I'm trying to find a simple solution to a specific problem, which is a way to allow bloggers on my site to be able to control permissions on individual posts. So they could decide whether to have their post show up for all visitors, or for authenticated users only.

The closest module solution I've found so far is the Node Access module. It comes very close, but it doesn't quite do it for me, in the sense that it creates a new "grant" tab to the content type, then displays checkboxes with too many permissions options (allow a role to view, edit and delete), where I only want to display the view option, and I need it to be located right on the content edit/create page, not in a separate tab.

Unless I can find an alternative simple solution, I'll have to add a hack to the blog module or something. I can't think of any other way to do it.

Any ideas?

Answer 1

If you want to avoid coding and keep things simple, there are a couple solutions that come to mind.

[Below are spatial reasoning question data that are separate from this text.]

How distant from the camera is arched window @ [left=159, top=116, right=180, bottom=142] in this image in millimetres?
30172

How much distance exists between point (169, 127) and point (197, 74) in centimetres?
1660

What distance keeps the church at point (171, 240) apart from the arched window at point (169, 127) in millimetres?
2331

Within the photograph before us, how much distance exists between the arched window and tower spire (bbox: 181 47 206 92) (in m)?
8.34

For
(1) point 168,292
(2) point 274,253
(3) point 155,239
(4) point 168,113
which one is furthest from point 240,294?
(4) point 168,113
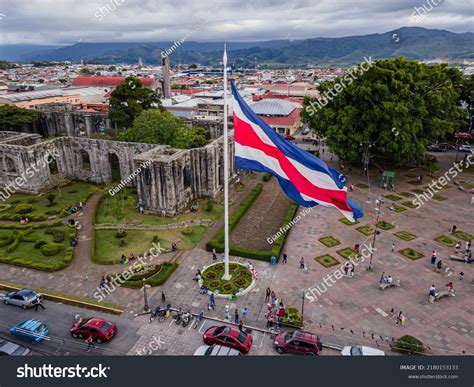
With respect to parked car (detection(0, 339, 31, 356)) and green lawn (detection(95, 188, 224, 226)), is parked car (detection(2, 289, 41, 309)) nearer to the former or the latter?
parked car (detection(0, 339, 31, 356))

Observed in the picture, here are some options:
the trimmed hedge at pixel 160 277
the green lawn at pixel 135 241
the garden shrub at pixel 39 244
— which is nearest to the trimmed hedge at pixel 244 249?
the green lawn at pixel 135 241

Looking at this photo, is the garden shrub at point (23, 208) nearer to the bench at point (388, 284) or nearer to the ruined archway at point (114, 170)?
the ruined archway at point (114, 170)

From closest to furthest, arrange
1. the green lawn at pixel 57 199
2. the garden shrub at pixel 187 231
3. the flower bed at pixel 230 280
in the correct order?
the flower bed at pixel 230 280 → the garden shrub at pixel 187 231 → the green lawn at pixel 57 199

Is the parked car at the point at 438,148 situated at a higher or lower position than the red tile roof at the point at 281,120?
lower

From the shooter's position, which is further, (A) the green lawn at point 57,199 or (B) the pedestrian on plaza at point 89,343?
(A) the green lawn at point 57,199

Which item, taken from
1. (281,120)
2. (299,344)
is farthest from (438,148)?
(299,344)

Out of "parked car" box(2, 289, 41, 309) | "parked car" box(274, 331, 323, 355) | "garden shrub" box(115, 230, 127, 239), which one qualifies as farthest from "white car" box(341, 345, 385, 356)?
"garden shrub" box(115, 230, 127, 239)

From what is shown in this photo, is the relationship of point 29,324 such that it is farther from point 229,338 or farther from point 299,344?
point 299,344
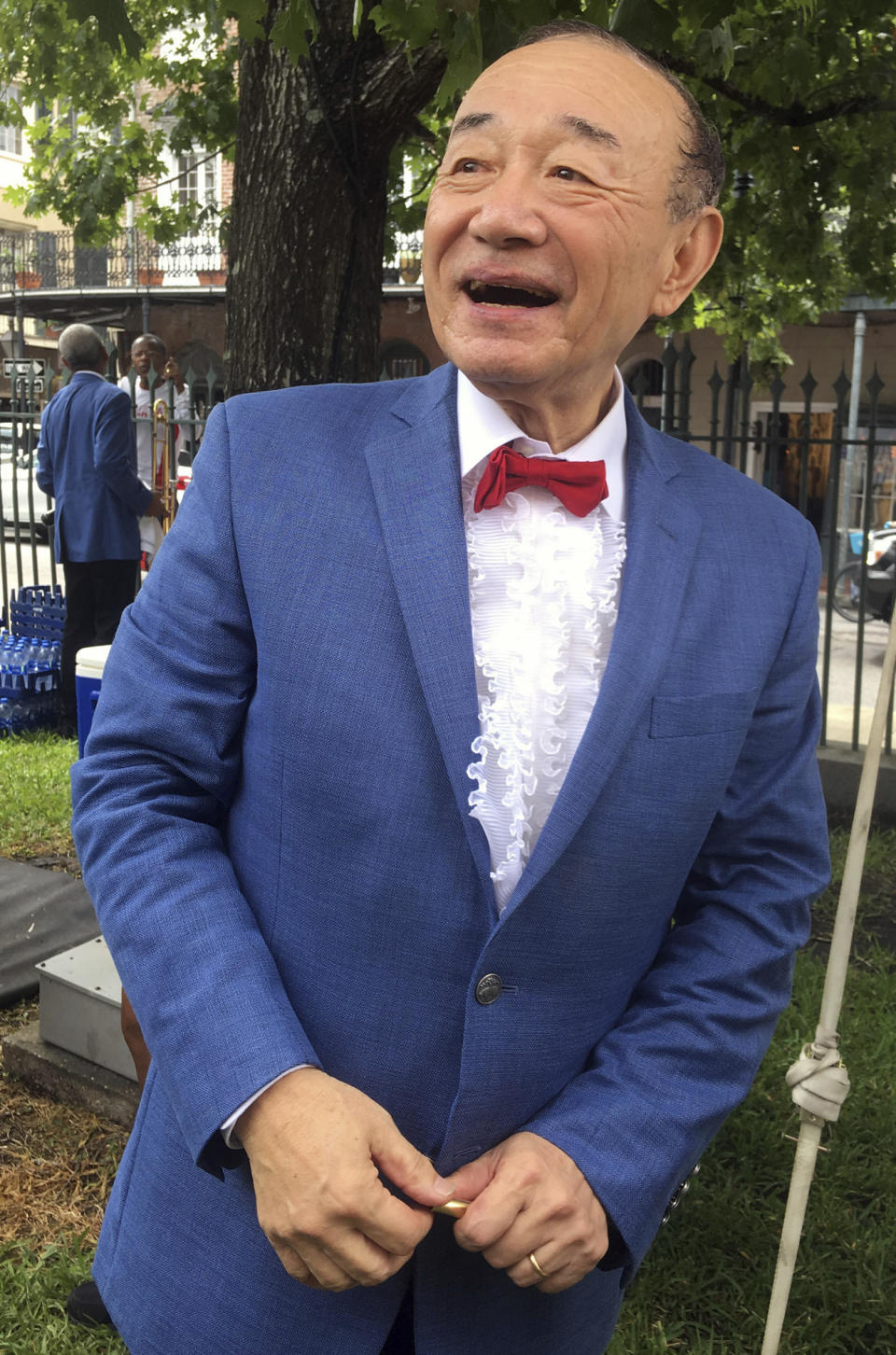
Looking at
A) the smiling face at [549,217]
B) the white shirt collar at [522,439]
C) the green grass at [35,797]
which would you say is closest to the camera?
the smiling face at [549,217]

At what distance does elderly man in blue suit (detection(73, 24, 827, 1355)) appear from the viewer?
1336 mm

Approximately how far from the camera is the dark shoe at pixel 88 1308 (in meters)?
2.69

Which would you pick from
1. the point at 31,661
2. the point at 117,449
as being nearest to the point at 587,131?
the point at 117,449

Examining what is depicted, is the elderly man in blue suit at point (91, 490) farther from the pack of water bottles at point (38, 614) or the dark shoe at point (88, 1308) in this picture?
the dark shoe at point (88, 1308)

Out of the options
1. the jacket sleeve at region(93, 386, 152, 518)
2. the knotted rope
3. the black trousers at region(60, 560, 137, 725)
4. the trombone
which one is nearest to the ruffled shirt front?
the knotted rope

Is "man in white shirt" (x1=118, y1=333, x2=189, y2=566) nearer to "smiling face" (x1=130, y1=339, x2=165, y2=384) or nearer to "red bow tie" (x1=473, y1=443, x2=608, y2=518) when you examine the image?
"smiling face" (x1=130, y1=339, x2=165, y2=384)

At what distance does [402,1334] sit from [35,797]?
495 centimetres

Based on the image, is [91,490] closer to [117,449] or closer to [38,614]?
[117,449]

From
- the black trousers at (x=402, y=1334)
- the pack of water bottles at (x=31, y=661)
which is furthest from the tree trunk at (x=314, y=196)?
the pack of water bottles at (x=31, y=661)

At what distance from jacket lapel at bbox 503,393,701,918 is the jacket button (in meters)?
0.09

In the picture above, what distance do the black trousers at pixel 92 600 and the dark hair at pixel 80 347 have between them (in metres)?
1.16

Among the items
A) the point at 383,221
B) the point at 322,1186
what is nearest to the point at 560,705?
the point at 322,1186

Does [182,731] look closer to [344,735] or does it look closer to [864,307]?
[344,735]

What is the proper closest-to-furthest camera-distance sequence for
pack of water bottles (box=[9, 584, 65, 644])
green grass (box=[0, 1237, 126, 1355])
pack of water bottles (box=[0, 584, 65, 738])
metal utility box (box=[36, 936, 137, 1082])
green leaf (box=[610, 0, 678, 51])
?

• TAC Lite allows you to associate a vocabulary with an access control schema. Each term can be associated with different view/edit access permissions for specific users or roles of users.

  In this case, you would want a single term in the configured vocabulary. Set it up so that this term ("Restricted Access") when set, limits access to authenticated users only.

  The advantage of TAC_lite is the flexibility of building out your access model as new requirements show up- such as having "premium subscribers" gaining access to even more restricted content.

• Content Access allows you to set access control rules by content type, and override by node. I can't speak to the UI, as I've not used this mode.

Answer 2

In case Graysides (good) suggestion does not fit, you could do it yourself without 'hacking' the blog module by implementing hook_nodeapi() and hook_form_alter() in a custom module:

• On the hooks 'load' operation, you could add a check for the nodes current access settings concerning anonymous vs. authenticated users. You'd add a property for that to the node object (be aware of potential naming clashes - you should prefix the names of custom properties in the node object with your modules name).
• Via hook_form_alter(), you'd add a form element (e.g. radio buttons) to the node edit forms for your blog nodes that allows users to select the visibility, defaulting them to the new node property from above.
• On insert and update operations of hook_nodeapi(), you'd then check the new property again and adjust the nodes access settings accordingly.

Note that this approach would possibly interfere with other node access module actions, so it might need some refinement. I do not recommend it - I just wanted to suggest an alternative to 'hacking core'.